“A voice came from heaven, ‘You are my beloved Son; with you I am well pleased.’” (Luke 3:22, ESV)
When God announced publicly that he was pleased with Jesus, Jesus’ ministry had not yet started. Based on tradition and Scripture, we believe that Jesus spent most of his adult life working as a carpenter. In Jewish culture this would have begun at age 12, so our best guess is that Jesus had spent 18 years supporting his family. In our terms, he had not yet begun to professionally “work for God.”
Think about what this means for you as a child of God. The Father, when he affirmed Jesus, was affirming over a decade of what we might term “secular” work. The carpenter of Nazareth forever consecrated manual labor.
We may think an awful lot of working for God and being used by God. It’s much better to please God than to be used by him.
Judas was used by God in the story of our atonement, but it would be better for him if he were never born.
The Pharaoh at the time of the Exodus was greatly used by God. God said that he had raised Pharaoh up for the purpose of showing his power and declaring his name in all the earth. But Pharaoh was determinedly wicked. He was part of a genocidal regime. He opposed the plan of God repeatedly. By God’s grace, his reign of ungodliness set the scene for a unprecedented revelation of God’s love and judgment.
So being used by God is not such a great goal in and of itself. Many men are used by God not because of their greatness, but in spite of their great wickedness. It is better to please God than to be used by God.
When God gave Jesus this word of approval, Jesus had been working with his hands. Baptism had marked his commitment to his mission, but his mission had not begun. He had no disciples yet. We do not know of any spiritual work that he had done. He had merely committed himself to God.
I remember telling a friend that I didn’t know what to pray for.
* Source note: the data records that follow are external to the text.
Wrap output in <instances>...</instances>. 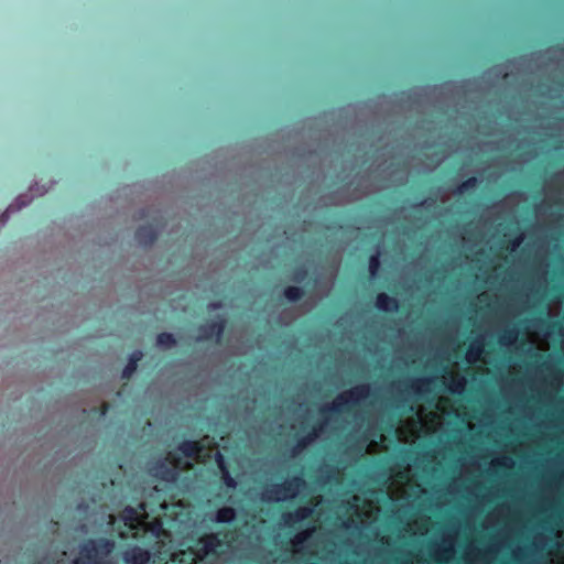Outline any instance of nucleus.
I'll use <instances>...</instances> for the list:
<instances>
[{"instance_id":"1","label":"nucleus","mask_w":564,"mask_h":564,"mask_svg":"<svg viewBox=\"0 0 564 564\" xmlns=\"http://www.w3.org/2000/svg\"><path fill=\"white\" fill-rule=\"evenodd\" d=\"M369 394V384H359L339 393L332 403L321 404L318 416L312 425L307 426L302 422L301 430L292 435L294 449L302 451L313 444L333 427L341 414H350L360 401L368 398Z\"/></svg>"},{"instance_id":"2","label":"nucleus","mask_w":564,"mask_h":564,"mask_svg":"<svg viewBox=\"0 0 564 564\" xmlns=\"http://www.w3.org/2000/svg\"><path fill=\"white\" fill-rule=\"evenodd\" d=\"M308 458H338V457L336 455H332V456H327V455H322V456L313 455V456H310ZM344 458H369V457L366 454H360V455H357V456L352 457L351 455H349V445H347V449H346ZM378 458H502V459H506V458H564V455H561V454H556V455H543V454L529 455V454H520V455H516V456H508V455L488 454V455H479V456H476V455H451V456H445V455H443V456L438 457L436 454H423V455H420V454L405 453V454H400V455H384V456H379Z\"/></svg>"},{"instance_id":"3","label":"nucleus","mask_w":564,"mask_h":564,"mask_svg":"<svg viewBox=\"0 0 564 564\" xmlns=\"http://www.w3.org/2000/svg\"><path fill=\"white\" fill-rule=\"evenodd\" d=\"M306 488L303 476H293L281 484H271L263 488L261 500L268 503L283 502L296 498Z\"/></svg>"},{"instance_id":"4","label":"nucleus","mask_w":564,"mask_h":564,"mask_svg":"<svg viewBox=\"0 0 564 564\" xmlns=\"http://www.w3.org/2000/svg\"><path fill=\"white\" fill-rule=\"evenodd\" d=\"M113 547L115 542L109 539H90L80 545L75 564H105Z\"/></svg>"},{"instance_id":"5","label":"nucleus","mask_w":564,"mask_h":564,"mask_svg":"<svg viewBox=\"0 0 564 564\" xmlns=\"http://www.w3.org/2000/svg\"><path fill=\"white\" fill-rule=\"evenodd\" d=\"M459 530L457 523L451 524L432 543L431 555L436 562L448 563L455 557Z\"/></svg>"},{"instance_id":"6","label":"nucleus","mask_w":564,"mask_h":564,"mask_svg":"<svg viewBox=\"0 0 564 564\" xmlns=\"http://www.w3.org/2000/svg\"><path fill=\"white\" fill-rule=\"evenodd\" d=\"M550 543V538L544 533H538L530 545H517L511 551L512 558L520 564H536Z\"/></svg>"},{"instance_id":"7","label":"nucleus","mask_w":564,"mask_h":564,"mask_svg":"<svg viewBox=\"0 0 564 564\" xmlns=\"http://www.w3.org/2000/svg\"><path fill=\"white\" fill-rule=\"evenodd\" d=\"M202 448L203 446L199 442L184 440L177 445L178 457L167 454L165 456H159L158 458H226L220 452H216L214 455H200Z\"/></svg>"},{"instance_id":"8","label":"nucleus","mask_w":564,"mask_h":564,"mask_svg":"<svg viewBox=\"0 0 564 564\" xmlns=\"http://www.w3.org/2000/svg\"><path fill=\"white\" fill-rule=\"evenodd\" d=\"M503 542H494L484 549L471 544L468 547L467 556L469 564H490L491 560L503 549Z\"/></svg>"},{"instance_id":"9","label":"nucleus","mask_w":564,"mask_h":564,"mask_svg":"<svg viewBox=\"0 0 564 564\" xmlns=\"http://www.w3.org/2000/svg\"><path fill=\"white\" fill-rule=\"evenodd\" d=\"M199 549L197 550L196 556L203 561L209 555H218L219 549L223 547V540L218 533H210L204 535L198 541Z\"/></svg>"},{"instance_id":"10","label":"nucleus","mask_w":564,"mask_h":564,"mask_svg":"<svg viewBox=\"0 0 564 564\" xmlns=\"http://www.w3.org/2000/svg\"><path fill=\"white\" fill-rule=\"evenodd\" d=\"M225 328L226 319L224 317H218L217 319L210 321L199 326V335L197 337V340L203 341L215 338L216 341L218 343L220 341L224 335Z\"/></svg>"},{"instance_id":"11","label":"nucleus","mask_w":564,"mask_h":564,"mask_svg":"<svg viewBox=\"0 0 564 564\" xmlns=\"http://www.w3.org/2000/svg\"><path fill=\"white\" fill-rule=\"evenodd\" d=\"M314 510V506L299 507L294 511L284 512L282 514V522L285 527H293L294 524L300 523L312 517Z\"/></svg>"},{"instance_id":"12","label":"nucleus","mask_w":564,"mask_h":564,"mask_svg":"<svg viewBox=\"0 0 564 564\" xmlns=\"http://www.w3.org/2000/svg\"><path fill=\"white\" fill-rule=\"evenodd\" d=\"M432 382L433 379L429 377L415 378L406 384V390L415 400H420L431 392L430 386Z\"/></svg>"},{"instance_id":"13","label":"nucleus","mask_w":564,"mask_h":564,"mask_svg":"<svg viewBox=\"0 0 564 564\" xmlns=\"http://www.w3.org/2000/svg\"><path fill=\"white\" fill-rule=\"evenodd\" d=\"M134 238L143 247L152 246L158 239V229L152 224L140 226L134 232Z\"/></svg>"},{"instance_id":"14","label":"nucleus","mask_w":564,"mask_h":564,"mask_svg":"<svg viewBox=\"0 0 564 564\" xmlns=\"http://www.w3.org/2000/svg\"><path fill=\"white\" fill-rule=\"evenodd\" d=\"M122 557L127 564H148L151 560V554L148 550L133 546L124 551Z\"/></svg>"},{"instance_id":"15","label":"nucleus","mask_w":564,"mask_h":564,"mask_svg":"<svg viewBox=\"0 0 564 564\" xmlns=\"http://www.w3.org/2000/svg\"><path fill=\"white\" fill-rule=\"evenodd\" d=\"M375 304L380 312L384 313H393L399 310V301L383 292L377 294Z\"/></svg>"},{"instance_id":"16","label":"nucleus","mask_w":564,"mask_h":564,"mask_svg":"<svg viewBox=\"0 0 564 564\" xmlns=\"http://www.w3.org/2000/svg\"><path fill=\"white\" fill-rule=\"evenodd\" d=\"M143 358V352L141 350H134L129 355V359L124 368L121 372V378L124 380H129L134 372L137 371L138 364Z\"/></svg>"},{"instance_id":"17","label":"nucleus","mask_w":564,"mask_h":564,"mask_svg":"<svg viewBox=\"0 0 564 564\" xmlns=\"http://www.w3.org/2000/svg\"><path fill=\"white\" fill-rule=\"evenodd\" d=\"M316 531V528L314 525L301 531V532H297L292 539H291V544L297 549V550H301L304 547V545L307 543V541L313 536V534L315 533Z\"/></svg>"},{"instance_id":"18","label":"nucleus","mask_w":564,"mask_h":564,"mask_svg":"<svg viewBox=\"0 0 564 564\" xmlns=\"http://www.w3.org/2000/svg\"><path fill=\"white\" fill-rule=\"evenodd\" d=\"M393 408L400 411V415L395 420L391 419V427L394 425V423L400 422L402 414L412 413L415 410L414 405L410 403L405 398H398L393 404Z\"/></svg>"},{"instance_id":"19","label":"nucleus","mask_w":564,"mask_h":564,"mask_svg":"<svg viewBox=\"0 0 564 564\" xmlns=\"http://www.w3.org/2000/svg\"><path fill=\"white\" fill-rule=\"evenodd\" d=\"M124 524L130 529H135L139 524V511L133 507H126L122 512Z\"/></svg>"},{"instance_id":"20","label":"nucleus","mask_w":564,"mask_h":564,"mask_svg":"<svg viewBox=\"0 0 564 564\" xmlns=\"http://www.w3.org/2000/svg\"><path fill=\"white\" fill-rule=\"evenodd\" d=\"M221 471V478H223V481L224 484L228 487V488H232L235 489L237 487V481L235 480V478L230 475L229 470H228V462L229 460H223V459H219V460H215Z\"/></svg>"},{"instance_id":"21","label":"nucleus","mask_w":564,"mask_h":564,"mask_svg":"<svg viewBox=\"0 0 564 564\" xmlns=\"http://www.w3.org/2000/svg\"><path fill=\"white\" fill-rule=\"evenodd\" d=\"M236 519V511L231 507H223L217 510L215 521L218 523H230Z\"/></svg>"},{"instance_id":"22","label":"nucleus","mask_w":564,"mask_h":564,"mask_svg":"<svg viewBox=\"0 0 564 564\" xmlns=\"http://www.w3.org/2000/svg\"><path fill=\"white\" fill-rule=\"evenodd\" d=\"M479 184V181L476 176H470L467 180H465L463 183H460L456 189L454 191L457 195H463L465 193L471 192L477 188Z\"/></svg>"},{"instance_id":"23","label":"nucleus","mask_w":564,"mask_h":564,"mask_svg":"<svg viewBox=\"0 0 564 564\" xmlns=\"http://www.w3.org/2000/svg\"><path fill=\"white\" fill-rule=\"evenodd\" d=\"M283 295L289 302H297L304 295V290L301 286L289 285L283 290Z\"/></svg>"},{"instance_id":"24","label":"nucleus","mask_w":564,"mask_h":564,"mask_svg":"<svg viewBox=\"0 0 564 564\" xmlns=\"http://www.w3.org/2000/svg\"><path fill=\"white\" fill-rule=\"evenodd\" d=\"M156 345L162 348H172L176 345V339L173 334L162 332L156 336Z\"/></svg>"},{"instance_id":"25","label":"nucleus","mask_w":564,"mask_h":564,"mask_svg":"<svg viewBox=\"0 0 564 564\" xmlns=\"http://www.w3.org/2000/svg\"><path fill=\"white\" fill-rule=\"evenodd\" d=\"M466 387V379L464 377H452L449 384L447 386L448 390L452 393L460 394Z\"/></svg>"},{"instance_id":"26","label":"nucleus","mask_w":564,"mask_h":564,"mask_svg":"<svg viewBox=\"0 0 564 564\" xmlns=\"http://www.w3.org/2000/svg\"><path fill=\"white\" fill-rule=\"evenodd\" d=\"M381 262H380V253L377 251L371 254L368 260L369 273L371 276H376L379 272Z\"/></svg>"},{"instance_id":"27","label":"nucleus","mask_w":564,"mask_h":564,"mask_svg":"<svg viewBox=\"0 0 564 564\" xmlns=\"http://www.w3.org/2000/svg\"><path fill=\"white\" fill-rule=\"evenodd\" d=\"M484 344L480 340H474L468 349V360H476L480 357L482 352Z\"/></svg>"},{"instance_id":"28","label":"nucleus","mask_w":564,"mask_h":564,"mask_svg":"<svg viewBox=\"0 0 564 564\" xmlns=\"http://www.w3.org/2000/svg\"><path fill=\"white\" fill-rule=\"evenodd\" d=\"M518 337V329L516 328H510V329H506L499 337V343L500 344H511L513 343Z\"/></svg>"},{"instance_id":"29","label":"nucleus","mask_w":564,"mask_h":564,"mask_svg":"<svg viewBox=\"0 0 564 564\" xmlns=\"http://www.w3.org/2000/svg\"><path fill=\"white\" fill-rule=\"evenodd\" d=\"M308 275V271L304 265H299L293 270L292 280L295 282H303Z\"/></svg>"},{"instance_id":"30","label":"nucleus","mask_w":564,"mask_h":564,"mask_svg":"<svg viewBox=\"0 0 564 564\" xmlns=\"http://www.w3.org/2000/svg\"><path fill=\"white\" fill-rule=\"evenodd\" d=\"M491 464H495V465H498V466H503V467H508V468H512L516 466V463L517 460H500V459H497V460H489Z\"/></svg>"},{"instance_id":"31","label":"nucleus","mask_w":564,"mask_h":564,"mask_svg":"<svg viewBox=\"0 0 564 564\" xmlns=\"http://www.w3.org/2000/svg\"><path fill=\"white\" fill-rule=\"evenodd\" d=\"M94 410L100 416H106L107 412L109 411V404L107 402H104V403H101L100 406L95 408Z\"/></svg>"},{"instance_id":"32","label":"nucleus","mask_w":564,"mask_h":564,"mask_svg":"<svg viewBox=\"0 0 564 564\" xmlns=\"http://www.w3.org/2000/svg\"><path fill=\"white\" fill-rule=\"evenodd\" d=\"M170 463H176L174 465V467H177L178 469L182 468V467H191L192 464H191V460H181V459H177V460H169Z\"/></svg>"},{"instance_id":"33","label":"nucleus","mask_w":564,"mask_h":564,"mask_svg":"<svg viewBox=\"0 0 564 564\" xmlns=\"http://www.w3.org/2000/svg\"><path fill=\"white\" fill-rule=\"evenodd\" d=\"M522 240H523V237L521 235L516 237L514 239H512L510 241V245H511L510 249L516 250V248H518L521 245Z\"/></svg>"},{"instance_id":"34","label":"nucleus","mask_w":564,"mask_h":564,"mask_svg":"<svg viewBox=\"0 0 564 564\" xmlns=\"http://www.w3.org/2000/svg\"><path fill=\"white\" fill-rule=\"evenodd\" d=\"M495 496H496V492H495V491H492V490H489V491H487L486 494H484V495L481 496V498H482L484 500H488V499H490V498H492V497H495Z\"/></svg>"},{"instance_id":"35","label":"nucleus","mask_w":564,"mask_h":564,"mask_svg":"<svg viewBox=\"0 0 564 564\" xmlns=\"http://www.w3.org/2000/svg\"><path fill=\"white\" fill-rule=\"evenodd\" d=\"M354 499L356 500V502L354 503V506H352V507L356 509V510H355V512H356L357 514H359V513H360V509H359V505H358V500H359V499H358V497H357V496H354Z\"/></svg>"},{"instance_id":"36","label":"nucleus","mask_w":564,"mask_h":564,"mask_svg":"<svg viewBox=\"0 0 564 564\" xmlns=\"http://www.w3.org/2000/svg\"><path fill=\"white\" fill-rule=\"evenodd\" d=\"M467 490H468V492H469L470 495H475V496H477V494L475 492V490H476V486L469 487Z\"/></svg>"},{"instance_id":"37","label":"nucleus","mask_w":564,"mask_h":564,"mask_svg":"<svg viewBox=\"0 0 564 564\" xmlns=\"http://www.w3.org/2000/svg\"><path fill=\"white\" fill-rule=\"evenodd\" d=\"M11 207H12V206H10V207H9V208H8V209L2 214V218H8V214L10 213Z\"/></svg>"},{"instance_id":"38","label":"nucleus","mask_w":564,"mask_h":564,"mask_svg":"<svg viewBox=\"0 0 564 564\" xmlns=\"http://www.w3.org/2000/svg\"><path fill=\"white\" fill-rule=\"evenodd\" d=\"M551 327H552L553 329H554V328H561V324L556 322V323H553V324L551 325Z\"/></svg>"},{"instance_id":"39","label":"nucleus","mask_w":564,"mask_h":564,"mask_svg":"<svg viewBox=\"0 0 564 564\" xmlns=\"http://www.w3.org/2000/svg\"><path fill=\"white\" fill-rule=\"evenodd\" d=\"M264 458H271V457L270 456H265ZM283 458H286V457L284 456ZM288 458L293 459V458H296V457L294 455H292V456H289Z\"/></svg>"},{"instance_id":"40","label":"nucleus","mask_w":564,"mask_h":564,"mask_svg":"<svg viewBox=\"0 0 564 564\" xmlns=\"http://www.w3.org/2000/svg\"><path fill=\"white\" fill-rule=\"evenodd\" d=\"M170 474H171V479H173V478L175 477V474H176V473H175V471H173V470H171V471H170Z\"/></svg>"},{"instance_id":"41","label":"nucleus","mask_w":564,"mask_h":564,"mask_svg":"<svg viewBox=\"0 0 564 564\" xmlns=\"http://www.w3.org/2000/svg\"><path fill=\"white\" fill-rule=\"evenodd\" d=\"M139 507H140L143 511H145L144 503H140V505H139Z\"/></svg>"},{"instance_id":"42","label":"nucleus","mask_w":564,"mask_h":564,"mask_svg":"<svg viewBox=\"0 0 564 564\" xmlns=\"http://www.w3.org/2000/svg\"><path fill=\"white\" fill-rule=\"evenodd\" d=\"M147 215L144 214V212L142 210L141 215H140V218H143L145 217Z\"/></svg>"},{"instance_id":"43","label":"nucleus","mask_w":564,"mask_h":564,"mask_svg":"<svg viewBox=\"0 0 564 564\" xmlns=\"http://www.w3.org/2000/svg\"><path fill=\"white\" fill-rule=\"evenodd\" d=\"M238 458L245 459V458H248V457H247V456H245V455H241V456H239Z\"/></svg>"},{"instance_id":"44","label":"nucleus","mask_w":564,"mask_h":564,"mask_svg":"<svg viewBox=\"0 0 564 564\" xmlns=\"http://www.w3.org/2000/svg\"><path fill=\"white\" fill-rule=\"evenodd\" d=\"M349 436L350 434L348 433L347 436H346V441L349 442Z\"/></svg>"},{"instance_id":"45","label":"nucleus","mask_w":564,"mask_h":564,"mask_svg":"<svg viewBox=\"0 0 564 564\" xmlns=\"http://www.w3.org/2000/svg\"><path fill=\"white\" fill-rule=\"evenodd\" d=\"M474 462H475V463H478L479 460H478V459H475Z\"/></svg>"}]
</instances>
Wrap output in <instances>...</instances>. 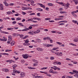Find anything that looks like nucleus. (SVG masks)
Returning a JSON list of instances; mask_svg holds the SVG:
<instances>
[{
	"instance_id": "46",
	"label": "nucleus",
	"mask_w": 78,
	"mask_h": 78,
	"mask_svg": "<svg viewBox=\"0 0 78 78\" xmlns=\"http://www.w3.org/2000/svg\"><path fill=\"white\" fill-rule=\"evenodd\" d=\"M32 22H33L34 23H37V21H34V20H32Z\"/></svg>"
},
{
	"instance_id": "23",
	"label": "nucleus",
	"mask_w": 78,
	"mask_h": 78,
	"mask_svg": "<svg viewBox=\"0 0 78 78\" xmlns=\"http://www.w3.org/2000/svg\"><path fill=\"white\" fill-rule=\"evenodd\" d=\"M33 61L34 62H36V63H38V62L37 60H36L34 59L33 60Z\"/></svg>"
},
{
	"instance_id": "56",
	"label": "nucleus",
	"mask_w": 78,
	"mask_h": 78,
	"mask_svg": "<svg viewBox=\"0 0 78 78\" xmlns=\"http://www.w3.org/2000/svg\"><path fill=\"white\" fill-rule=\"evenodd\" d=\"M47 76H49V77H51V75L50 74H47L46 75Z\"/></svg>"
},
{
	"instance_id": "15",
	"label": "nucleus",
	"mask_w": 78,
	"mask_h": 78,
	"mask_svg": "<svg viewBox=\"0 0 78 78\" xmlns=\"http://www.w3.org/2000/svg\"><path fill=\"white\" fill-rule=\"evenodd\" d=\"M7 30H11V31H12V30H14V28H11V27H9V28H8L7 29Z\"/></svg>"
},
{
	"instance_id": "31",
	"label": "nucleus",
	"mask_w": 78,
	"mask_h": 78,
	"mask_svg": "<svg viewBox=\"0 0 78 78\" xmlns=\"http://www.w3.org/2000/svg\"><path fill=\"white\" fill-rule=\"evenodd\" d=\"M74 2L76 5H77L78 3V0H74Z\"/></svg>"
},
{
	"instance_id": "59",
	"label": "nucleus",
	"mask_w": 78,
	"mask_h": 78,
	"mask_svg": "<svg viewBox=\"0 0 78 78\" xmlns=\"http://www.w3.org/2000/svg\"><path fill=\"white\" fill-rule=\"evenodd\" d=\"M9 5L10 6H13L14 5V4L13 3H10V4H9Z\"/></svg>"
},
{
	"instance_id": "8",
	"label": "nucleus",
	"mask_w": 78,
	"mask_h": 78,
	"mask_svg": "<svg viewBox=\"0 0 78 78\" xmlns=\"http://www.w3.org/2000/svg\"><path fill=\"white\" fill-rule=\"evenodd\" d=\"M57 3H58V4H59V5H62V6H65V4H64L62 2H57Z\"/></svg>"
},
{
	"instance_id": "52",
	"label": "nucleus",
	"mask_w": 78,
	"mask_h": 78,
	"mask_svg": "<svg viewBox=\"0 0 78 78\" xmlns=\"http://www.w3.org/2000/svg\"><path fill=\"white\" fill-rule=\"evenodd\" d=\"M22 63H24L25 62V61L23 59H22L21 60Z\"/></svg>"
},
{
	"instance_id": "32",
	"label": "nucleus",
	"mask_w": 78,
	"mask_h": 78,
	"mask_svg": "<svg viewBox=\"0 0 78 78\" xmlns=\"http://www.w3.org/2000/svg\"><path fill=\"white\" fill-rule=\"evenodd\" d=\"M13 72L14 73H17V70L16 69H13Z\"/></svg>"
},
{
	"instance_id": "48",
	"label": "nucleus",
	"mask_w": 78,
	"mask_h": 78,
	"mask_svg": "<svg viewBox=\"0 0 78 78\" xmlns=\"http://www.w3.org/2000/svg\"><path fill=\"white\" fill-rule=\"evenodd\" d=\"M30 16H32V15H35V13H32L30 14Z\"/></svg>"
},
{
	"instance_id": "27",
	"label": "nucleus",
	"mask_w": 78,
	"mask_h": 78,
	"mask_svg": "<svg viewBox=\"0 0 78 78\" xmlns=\"http://www.w3.org/2000/svg\"><path fill=\"white\" fill-rule=\"evenodd\" d=\"M6 13L7 14H11L12 13V12H6Z\"/></svg>"
},
{
	"instance_id": "30",
	"label": "nucleus",
	"mask_w": 78,
	"mask_h": 78,
	"mask_svg": "<svg viewBox=\"0 0 78 78\" xmlns=\"http://www.w3.org/2000/svg\"><path fill=\"white\" fill-rule=\"evenodd\" d=\"M73 41L74 42H78V38H76L74 39Z\"/></svg>"
},
{
	"instance_id": "49",
	"label": "nucleus",
	"mask_w": 78,
	"mask_h": 78,
	"mask_svg": "<svg viewBox=\"0 0 78 78\" xmlns=\"http://www.w3.org/2000/svg\"><path fill=\"white\" fill-rule=\"evenodd\" d=\"M57 64L58 65H61V62H57Z\"/></svg>"
},
{
	"instance_id": "25",
	"label": "nucleus",
	"mask_w": 78,
	"mask_h": 78,
	"mask_svg": "<svg viewBox=\"0 0 78 78\" xmlns=\"http://www.w3.org/2000/svg\"><path fill=\"white\" fill-rule=\"evenodd\" d=\"M70 4L69 3H67V4H66V8H65L66 9H68V7L69 6V5Z\"/></svg>"
},
{
	"instance_id": "18",
	"label": "nucleus",
	"mask_w": 78,
	"mask_h": 78,
	"mask_svg": "<svg viewBox=\"0 0 78 78\" xmlns=\"http://www.w3.org/2000/svg\"><path fill=\"white\" fill-rule=\"evenodd\" d=\"M71 14L73 16H74V17H76V15L75 14V13L73 12H71Z\"/></svg>"
},
{
	"instance_id": "36",
	"label": "nucleus",
	"mask_w": 78,
	"mask_h": 78,
	"mask_svg": "<svg viewBox=\"0 0 78 78\" xmlns=\"http://www.w3.org/2000/svg\"><path fill=\"white\" fill-rule=\"evenodd\" d=\"M30 3H30V4L31 5H33V4H34V2L33 1H31L30 2Z\"/></svg>"
},
{
	"instance_id": "54",
	"label": "nucleus",
	"mask_w": 78,
	"mask_h": 78,
	"mask_svg": "<svg viewBox=\"0 0 78 78\" xmlns=\"http://www.w3.org/2000/svg\"><path fill=\"white\" fill-rule=\"evenodd\" d=\"M16 23H17V22L16 21H13L12 22V24H16Z\"/></svg>"
},
{
	"instance_id": "58",
	"label": "nucleus",
	"mask_w": 78,
	"mask_h": 78,
	"mask_svg": "<svg viewBox=\"0 0 78 78\" xmlns=\"http://www.w3.org/2000/svg\"><path fill=\"white\" fill-rule=\"evenodd\" d=\"M53 64L54 65H56L57 64V62H54Z\"/></svg>"
},
{
	"instance_id": "53",
	"label": "nucleus",
	"mask_w": 78,
	"mask_h": 78,
	"mask_svg": "<svg viewBox=\"0 0 78 78\" xmlns=\"http://www.w3.org/2000/svg\"><path fill=\"white\" fill-rule=\"evenodd\" d=\"M55 59V58H54V57H51L50 58V59L51 60H53Z\"/></svg>"
},
{
	"instance_id": "64",
	"label": "nucleus",
	"mask_w": 78,
	"mask_h": 78,
	"mask_svg": "<svg viewBox=\"0 0 78 78\" xmlns=\"http://www.w3.org/2000/svg\"><path fill=\"white\" fill-rule=\"evenodd\" d=\"M46 20H50V18H45Z\"/></svg>"
},
{
	"instance_id": "1",
	"label": "nucleus",
	"mask_w": 78,
	"mask_h": 78,
	"mask_svg": "<svg viewBox=\"0 0 78 78\" xmlns=\"http://www.w3.org/2000/svg\"><path fill=\"white\" fill-rule=\"evenodd\" d=\"M22 56L23 57L24 59H27L29 57H31V56H29L28 55V54H25L24 55H22Z\"/></svg>"
},
{
	"instance_id": "5",
	"label": "nucleus",
	"mask_w": 78,
	"mask_h": 78,
	"mask_svg": "<svg viewBox=\"0 0 78 78\" xmlns=\"http://www.w3.org/2000/svg\"><path fill=\"white\" fill-rule=\"evenodd\" d=\"M34 34V30L28 32V34H32V35H33L34 34Z\"/></svg>"
},
{
	"instance_id": "57",
	"label": "nucleus",
	"mask_w": 78,
	"mask_h": 78,
	"mask_svg": "<svg viewBox=\"0 0 78 78\" xmlns=\"http://www.w3.org/2000/svg\"><path fill=\"white\" fill-rule=\"evenodd\" d=\"M26 9H27L26 7H23L22 8V9L23 10H26Z\"/></svg>"
},
{
	"instance_id": "26",
	"label": "nucleus",
	"mask_w": 78,
	"mask_h": 78,
	"mask_svg": "<svg viewBox=\"0 0 78 78\" xmlns=\"http://www.w3.org/2000/svg\"><path fill=\"white\" fill-rule=\"evenodd\" d=\"M18 23L19 25H20L21 27H23V25L22 24V23Z\"/></svg>"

I had been teaching, praying and interceding, in an intense atmosphere of spiritual work. My friend told me, “Even a soldier is in the reserves sometimes.” A soldier cannot fight all the time, and an intercessor cannot intercede all the time. Man was not made for the battle, but for God’s pleasure:
“For thou hast created all things, and for thy pleasure they are and were created.” (Revelation 4:11, KJV)
Times of prolonged illness must teach us this lesson: God is pleased with us, first and foremost, apart from anything that we do for him. The desert cannot take away this immutable pleasure of God.
May every sabbath remind us that our work is not the basis for the pleasure of God. God’s week begins with work; man’s week begins with the sabbath. The Father was pleased with Jesus before his spiritual work began, and he can be pleased with us in the desert place, where there is not another soul to whom we can minister.
Father, may we be affirmed in your pleasure, apart from any work that we do, but simply because you are our Father. You smiled on Jesus as he committed his days to you through baptism; we commit our days to you now.